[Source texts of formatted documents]
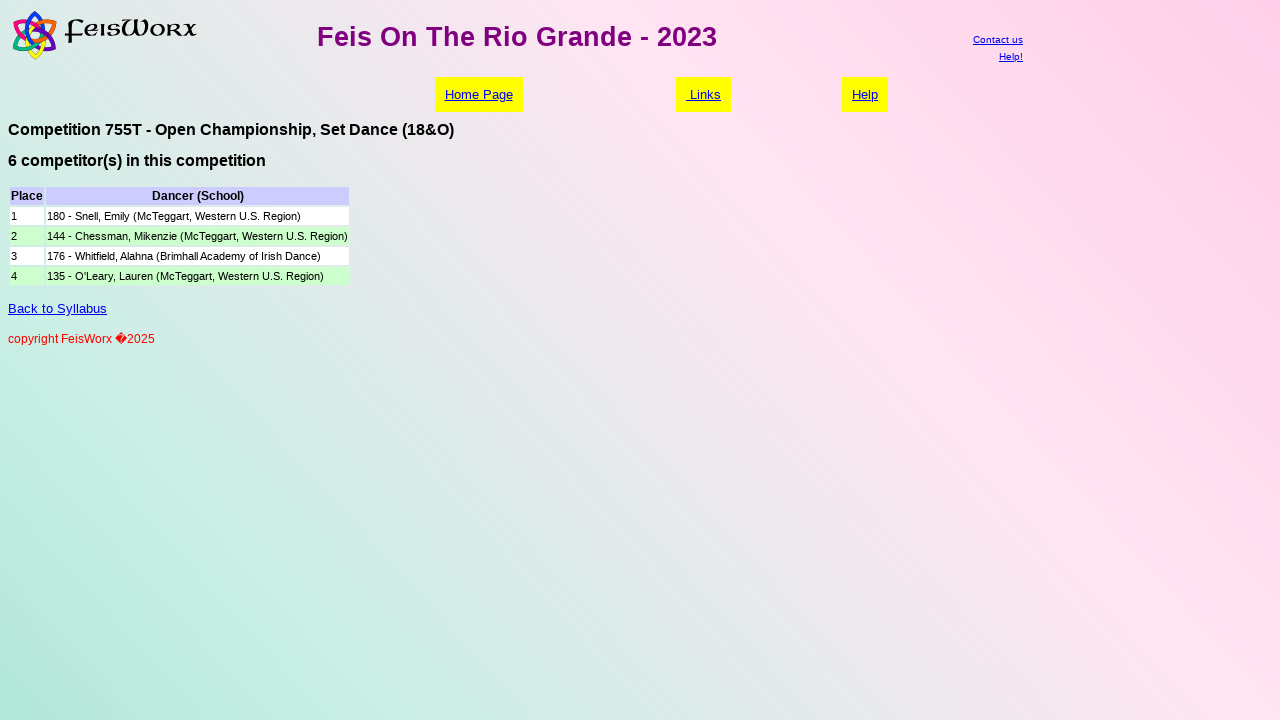

--- FILE ---
content_type: text/html; charset=UTF-8
request_url: http://www.feisworx.com/compresult.php?feis=2004&comp=755T
body_size: 1886
content:
<!DOCTYPE html><html><head><link rel=stylesheet type='text/css' href='share/feisworx.css'><link rel='shortcut icon' href='share/favicon.ico'><META http-equiv='expires' content='0'><META http-equiv='Content-Type' content='text/html; charset=ISO-8859-1'><title>Feis On The Rio Grande - 2023</title></head><body><table border='0'><tr><td align='left' valign='bottom' width='20%'><a href='index.php'><img src='../images/FeisWorxLogo2.gif' alt='FeisWorx' border='0'></a></td><td align='center' valign='top' width='60%'><h1>Feis On The Rio Grande - 2023</h1></td><td  align='right' valign='bottom' width='20%'><font size='-2'><a href='mailto:info@feisworx.com'>Contact us</a><br /><a href='faq.php'>Help!</a></font></td></tr></table><br /><table align='center' width='600'><tr><td align='center' valign='top'><a href='https://www.feisworx.com/index.php' class='sel'>Home&nbsp;Page</a></td><td align='center' valign='top'><a href='credit.php' class='sel'>&nbsp;Links</a></td><td align='center' valign='top'><a href='faq.php' class='sel'>Help</a></td></tr></table><h3>Competition 755T - Open Championship, Set Dance (18&O)</h3><h3>6 competitor(s) in this competition</h3><table border=0><tr class='feisinfo_hdr'><td>Place</td><td>Dancer (School)</td></tr><tr class='feisinfo_school_0'><td>1</td><td>180 - Snell, Emily (McTeggart, Western U.S. Region)</td></tr><tr class='feisinfo_school_1'><td>2</td><td>144 - Chessman, Mikenzie (McTeggart, Western U.S. Region)</td></tr><tr class='feisinfo_school_0'><td>3</td><td>176 - Whitfield, Alahna (Brimhall Academy of Irish Dance)</td></tr><tr class='feisinfo_school_1'><td>4</td><td>135 - O'Leary, Lauren (McTeggart, Western U.S. Region)</td></tr></table><p><a href='syllabus.php?feis=2004'>Back to Syllabus</a></p><DIV CLASS="copyright">copyright FeisWorx �2025</DIV>
</body>
</html>


- [Directions]: In the copy, include every line of the records exactly and none of the images.

- [Exercise output]:
--- FILE ---
content_type: text/html; charset=UTF-8
request_url: http://www.feisworx.com/compresult.php?feis=2004&comp=755T
body_size: 1886
content:
<!DOCTYPE html><html><head><link rel=stylesheet type='text/css' href='share/feisworx.css'><link rel='shortcut icon' href='share/favicon.ico'><META http-equiv='expires' content='0'><META http-equiv='Content-Type' content='text/html; charset=ISO-8859-1'><title>Feis On The Rio Grande - 2023</title></head><body><table border='0'><tr><td align='left' valign='bottom' width='20%'><a href='index.php'><img src='../images/FeisWorxLogo2.gif' alt='FeisWorx' border='0'></a></td><td align='center' valign='top' width='60%'><h1>Feis On The Rio Grande - 2023</h1></td><td  align='right' valign='bottom' width='20%'><font size='-2'><a href='mailto:info@feisworx.com'>Contact us</a><br /><a href='faq.php'>Help!</a></font></td></tr></table><br /><table align='center' width='600'><tr><td align='center' valign='top'><a href='https://www.feisworx.com/index.php' class='sel'>Home&nbsp;Page</a></td><td align='center' valign='top'><a href='credit.php' class='sel'>&nbsp;Links</a></td><td align='center' valign='top'><a href='faq.php' class='sel'>Help</a></td></tr></table><h3>Competition 755T - Open Championship, Set Dance (18&O)</h3><h3>6 competitor(s) in this competition</h3><table border=0><tr class='feisinfo_hdr'><td>Place</td><td>Dancer (School)</td></tr><tr class='feisinfo_school_0'><td>1</td><td>180 - Snell, Emily (McTeggart, Western U.S. Region)</td></tr><tr class='feisinfo_school_1'><td>2</td><td>144 - Chessman, Mikenzie (McTeggart, Western U.S. Region)</td></tr><tr class='feisinfo_school_0'><td>3</td><td>176 - Whitfield, Alahna (Brimhall Academy of Irish Dance)</td></tr><tr class='feisinfo_school_1'><td>4</td><td>135 - O'Leary, Lauren (McTeggart, Western U.S. Region)</td></tr></table><p><a href='syllabus.php?feis=2004'>Back to Syllabus</a></p><DIV CLASS="copyright">copyright FeisWorx �2025</DIV>
</body>
</html>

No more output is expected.